[BEGIN Records for the task]

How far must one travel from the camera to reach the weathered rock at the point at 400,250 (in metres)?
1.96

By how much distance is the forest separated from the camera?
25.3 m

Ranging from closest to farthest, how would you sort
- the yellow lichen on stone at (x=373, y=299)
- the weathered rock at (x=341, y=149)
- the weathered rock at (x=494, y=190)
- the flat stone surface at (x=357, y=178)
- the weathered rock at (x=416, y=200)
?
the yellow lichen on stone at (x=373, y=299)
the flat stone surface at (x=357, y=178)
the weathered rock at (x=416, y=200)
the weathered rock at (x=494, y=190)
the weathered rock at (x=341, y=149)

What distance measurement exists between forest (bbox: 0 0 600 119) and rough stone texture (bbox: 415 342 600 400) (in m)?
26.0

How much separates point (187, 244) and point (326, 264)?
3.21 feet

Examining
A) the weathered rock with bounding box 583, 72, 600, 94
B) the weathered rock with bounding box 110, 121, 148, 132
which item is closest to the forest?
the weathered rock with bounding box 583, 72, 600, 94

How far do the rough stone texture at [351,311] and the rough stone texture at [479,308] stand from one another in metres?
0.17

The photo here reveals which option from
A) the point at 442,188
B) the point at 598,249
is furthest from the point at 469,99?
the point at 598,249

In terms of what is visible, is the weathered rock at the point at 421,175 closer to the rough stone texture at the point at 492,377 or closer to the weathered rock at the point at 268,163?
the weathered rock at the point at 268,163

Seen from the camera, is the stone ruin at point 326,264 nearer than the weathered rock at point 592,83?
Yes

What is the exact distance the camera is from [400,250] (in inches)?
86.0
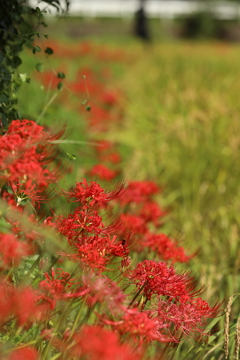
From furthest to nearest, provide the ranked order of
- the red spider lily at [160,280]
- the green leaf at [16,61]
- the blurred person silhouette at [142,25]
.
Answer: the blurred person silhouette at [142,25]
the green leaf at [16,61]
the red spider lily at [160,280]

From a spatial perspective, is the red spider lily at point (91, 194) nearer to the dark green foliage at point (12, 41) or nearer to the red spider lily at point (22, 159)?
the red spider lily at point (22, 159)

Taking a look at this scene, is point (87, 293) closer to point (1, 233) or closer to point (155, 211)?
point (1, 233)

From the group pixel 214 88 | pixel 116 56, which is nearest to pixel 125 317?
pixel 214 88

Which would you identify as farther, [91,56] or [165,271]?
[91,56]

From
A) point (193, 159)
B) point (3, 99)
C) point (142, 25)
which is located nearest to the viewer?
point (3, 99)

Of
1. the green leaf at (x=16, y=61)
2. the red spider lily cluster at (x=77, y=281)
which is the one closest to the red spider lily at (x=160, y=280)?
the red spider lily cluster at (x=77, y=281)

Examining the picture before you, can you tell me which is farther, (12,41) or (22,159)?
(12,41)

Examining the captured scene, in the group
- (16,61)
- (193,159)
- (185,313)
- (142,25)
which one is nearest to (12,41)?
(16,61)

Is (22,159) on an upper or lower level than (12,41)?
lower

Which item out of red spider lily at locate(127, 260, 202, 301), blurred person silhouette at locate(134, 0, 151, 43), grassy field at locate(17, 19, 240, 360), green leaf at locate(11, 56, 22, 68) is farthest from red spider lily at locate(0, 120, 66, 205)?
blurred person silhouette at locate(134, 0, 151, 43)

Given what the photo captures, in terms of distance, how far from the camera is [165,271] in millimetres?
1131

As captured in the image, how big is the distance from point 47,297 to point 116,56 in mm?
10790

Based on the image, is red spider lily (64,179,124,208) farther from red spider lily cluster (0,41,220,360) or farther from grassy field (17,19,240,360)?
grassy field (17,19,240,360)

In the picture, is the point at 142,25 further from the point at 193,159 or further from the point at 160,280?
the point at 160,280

[END Records for the task]
[BEGIN Records for the task]

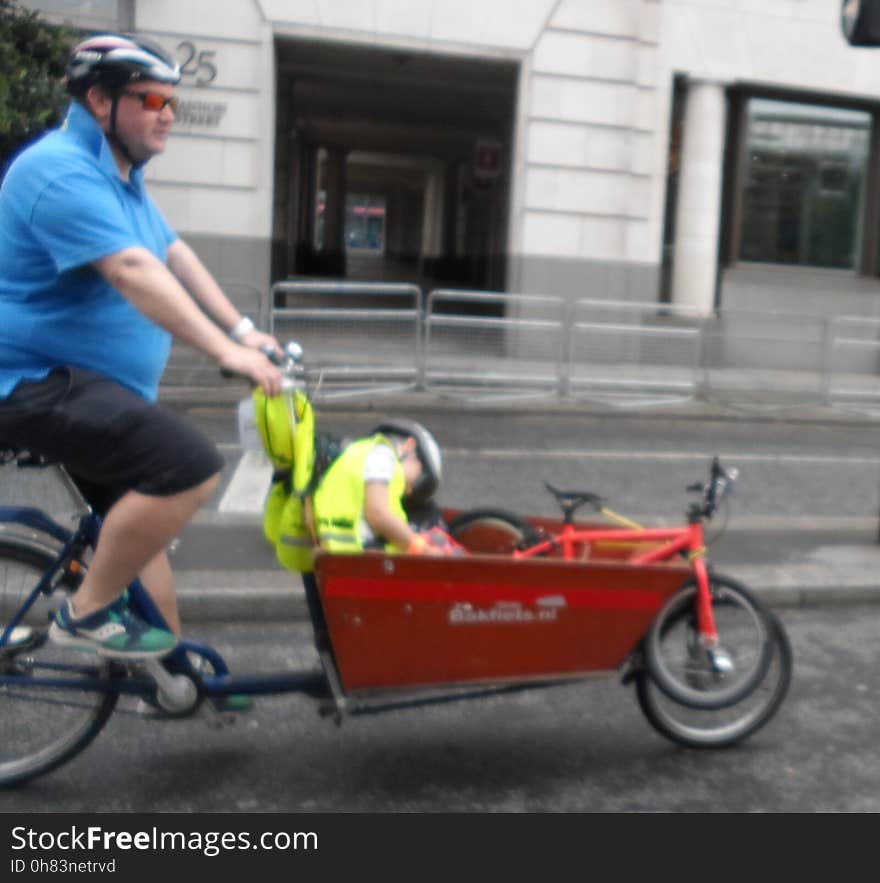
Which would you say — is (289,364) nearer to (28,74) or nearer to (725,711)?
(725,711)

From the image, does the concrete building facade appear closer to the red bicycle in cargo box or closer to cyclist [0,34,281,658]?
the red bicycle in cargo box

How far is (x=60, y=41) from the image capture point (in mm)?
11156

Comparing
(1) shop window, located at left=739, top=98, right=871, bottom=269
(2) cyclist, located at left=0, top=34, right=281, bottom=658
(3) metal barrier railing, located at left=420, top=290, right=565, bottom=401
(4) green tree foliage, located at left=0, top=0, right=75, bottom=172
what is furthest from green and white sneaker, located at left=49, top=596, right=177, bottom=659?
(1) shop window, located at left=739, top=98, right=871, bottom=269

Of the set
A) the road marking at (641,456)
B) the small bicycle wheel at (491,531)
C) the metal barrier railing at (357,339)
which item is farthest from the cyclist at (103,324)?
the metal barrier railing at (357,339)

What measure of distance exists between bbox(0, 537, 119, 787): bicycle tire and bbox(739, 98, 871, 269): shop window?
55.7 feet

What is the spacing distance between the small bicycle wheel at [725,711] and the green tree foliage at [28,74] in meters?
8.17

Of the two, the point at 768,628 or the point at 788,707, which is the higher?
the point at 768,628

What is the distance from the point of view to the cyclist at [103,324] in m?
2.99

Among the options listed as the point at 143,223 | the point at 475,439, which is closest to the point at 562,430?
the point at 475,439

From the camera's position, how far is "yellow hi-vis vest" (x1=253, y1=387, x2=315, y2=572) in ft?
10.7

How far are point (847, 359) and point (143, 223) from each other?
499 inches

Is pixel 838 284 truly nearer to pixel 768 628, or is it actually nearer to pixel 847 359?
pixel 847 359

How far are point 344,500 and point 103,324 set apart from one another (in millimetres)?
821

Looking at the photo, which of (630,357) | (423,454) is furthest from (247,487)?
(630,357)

[END Records for the task]

* [Exercise brief]: Pick out each line of the data above that contains the word "inches".

* [Exercise output]:
What is the exact distance the camera is from [400,250] (in inches)?
499 inches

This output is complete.